The Digital Rock workflow is an emerging framework utilizing advances in imaging technologies and state-of-the-art image processing algorithms to construct digital models of reservoir rocks. These digital models become input to a physics-based simulations to compute several petrophysical properties of interest. A typical digital rock image analysis pipeline consists of acquiring projections using X-ray micro-computed tomography (CT) scans of mini core plugs drilled out of reservoir cores, from which a three-dimensional (3D) model of the rock sample will be reconstructed by applying various reconstruction algorithms (FDK, MLEM, etc.). These reconstructed models are further segmented, resulting in geometric models of their solid and pore spaces to perform numerical simulations of different physical phenomena like fluid flow, wave propagation, electric flow, and other physical phenomena. Several petrophysical properties (Porosity, Permeability, etc.) can be estimated by these simulations, which would otherwise be difficult to measure in standard experimental settings as there the rock samples may get physically damaged.
The accuracy of the digital rock pipeline relies crucially on the quality of acquired images, the resolution being limited by the hardware of micro-CT scanning technology. This thesis develops two novel and fully data driven methodologies to improve the digital rock workflow performance with these methods being computationally efficient.
Enhancing Quality of Acquired Images:
The quality of the 3D segmented rock model subjected to various physics simulations may not be optimal due to the noise present in micro-CT scans because of shortcomings in the acquisition process, such as limited acquisition time. Therefore, a pre-processing step that involves denoising of the micro-CT scans is mandatory. For rock image analysis, preserving the size of the narrowest corners and throats in the pore space is of primary importance. This thesis proposes a novel denoising pipeline consisting of morphology-based noise reduction using multi-resolution version of structurally varying bitonic filtering, followed by a non-local means smoothing. We show the efficacy of the proposed approach in terms of a non-reference metric and also use the Equivalent Number of Looks (ENL) to incorporate geologists marking while computing signal-to-noise ratio (SNR) of different important regions in the filtered images.
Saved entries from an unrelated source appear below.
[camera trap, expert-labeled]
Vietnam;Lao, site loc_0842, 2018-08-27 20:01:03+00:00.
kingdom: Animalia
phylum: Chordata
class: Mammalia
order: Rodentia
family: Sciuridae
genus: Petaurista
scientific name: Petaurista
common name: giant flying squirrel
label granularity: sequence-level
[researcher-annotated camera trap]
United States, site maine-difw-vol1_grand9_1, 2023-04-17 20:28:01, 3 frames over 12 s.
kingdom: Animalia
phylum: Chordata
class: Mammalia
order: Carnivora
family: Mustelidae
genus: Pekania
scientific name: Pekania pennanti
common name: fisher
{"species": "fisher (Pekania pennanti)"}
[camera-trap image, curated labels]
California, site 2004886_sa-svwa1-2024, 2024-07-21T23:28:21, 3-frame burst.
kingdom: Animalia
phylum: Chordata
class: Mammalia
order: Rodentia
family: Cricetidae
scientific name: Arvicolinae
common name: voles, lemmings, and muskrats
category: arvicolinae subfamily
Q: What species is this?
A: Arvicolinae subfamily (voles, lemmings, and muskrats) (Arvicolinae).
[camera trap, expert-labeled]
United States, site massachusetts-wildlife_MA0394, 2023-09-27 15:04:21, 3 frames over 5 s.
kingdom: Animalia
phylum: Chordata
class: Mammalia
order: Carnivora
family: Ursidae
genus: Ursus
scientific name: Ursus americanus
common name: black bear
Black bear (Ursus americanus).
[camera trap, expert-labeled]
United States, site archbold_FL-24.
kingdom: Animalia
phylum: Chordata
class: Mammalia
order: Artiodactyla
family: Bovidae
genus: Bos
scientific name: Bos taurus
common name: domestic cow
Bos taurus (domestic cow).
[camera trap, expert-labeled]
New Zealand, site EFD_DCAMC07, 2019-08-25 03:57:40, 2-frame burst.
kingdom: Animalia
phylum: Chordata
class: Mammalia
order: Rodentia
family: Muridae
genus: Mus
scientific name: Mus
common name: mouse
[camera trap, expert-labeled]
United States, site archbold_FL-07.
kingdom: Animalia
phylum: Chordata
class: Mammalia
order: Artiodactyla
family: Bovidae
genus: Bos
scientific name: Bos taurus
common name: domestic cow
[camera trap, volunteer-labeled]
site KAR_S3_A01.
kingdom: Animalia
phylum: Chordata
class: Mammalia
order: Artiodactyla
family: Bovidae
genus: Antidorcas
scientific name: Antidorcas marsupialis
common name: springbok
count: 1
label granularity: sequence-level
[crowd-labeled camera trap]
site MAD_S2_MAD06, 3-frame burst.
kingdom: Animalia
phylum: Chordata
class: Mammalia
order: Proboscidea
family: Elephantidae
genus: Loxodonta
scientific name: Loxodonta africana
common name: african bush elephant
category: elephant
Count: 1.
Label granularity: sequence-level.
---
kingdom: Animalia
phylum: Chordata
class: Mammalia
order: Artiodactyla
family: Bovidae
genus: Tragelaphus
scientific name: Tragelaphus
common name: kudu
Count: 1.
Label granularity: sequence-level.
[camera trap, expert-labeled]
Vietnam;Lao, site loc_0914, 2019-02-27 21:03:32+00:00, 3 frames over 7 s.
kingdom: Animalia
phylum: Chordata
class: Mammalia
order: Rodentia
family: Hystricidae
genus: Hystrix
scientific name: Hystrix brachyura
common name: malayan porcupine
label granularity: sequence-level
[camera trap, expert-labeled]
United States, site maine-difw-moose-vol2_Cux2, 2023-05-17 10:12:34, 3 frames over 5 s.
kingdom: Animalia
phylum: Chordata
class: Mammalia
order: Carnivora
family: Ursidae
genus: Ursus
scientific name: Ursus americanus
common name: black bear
Enhancing Resolution of Acquired Images: The accuracy of the petro-physical properties in digital rock is crucially dependent on the resolution of the digital images of the 3D rock samples, which is currently limited by the resolution of the micro-CT scanning technology. Furthermore, for heterogeneous rock samples with a large Representative Elementary Volume (REV), capturing a large field of view with a high-resolution acquisition can be very difficult and time-consuming. Therefore, in this part of the thesis, there is a major emphasis on developing computational techniques to enhance the resolution of the rock volumes digitally. We have proposed a novel deep learning-based super-resolution model called Siamese-SR to improve the resolution of Digital Rock images whilst retaining the texture and providing optimal denoising. The Siamese-SR model consists of a generator that is adversarially trained with a relativistic and a Siamese Discriminator utilizing Materials In Context (MINC) loss estimator.
Proposing Physics-based Quantification Metric: Another key highlight of the thesis is, for the evaluation of the super-resolution performance, we propose to move away from image-based metrics such as Structural Similarity (SSIM) and Peak Signal to Noise Ratio (PSNR) as they do not correlate well with expert geological and petrophysical evaluations. Instead, we propose to subject the super-resolved images to the next step in the Digital Rock workflow to calculate porosity, which is a petrophysical property of interest, and use it as a metric for evaluation of our proposed Siamese-SR or denoising methods. Furthermore, we have also demonstrated that the improvement due to super-resolution with Siamese-SR model is not just restricted to improved image-based porosity, but also more accurate estimation of petrophysical properties of interest derived using Mercury Injection Capillary Pressure (MICP) simulations.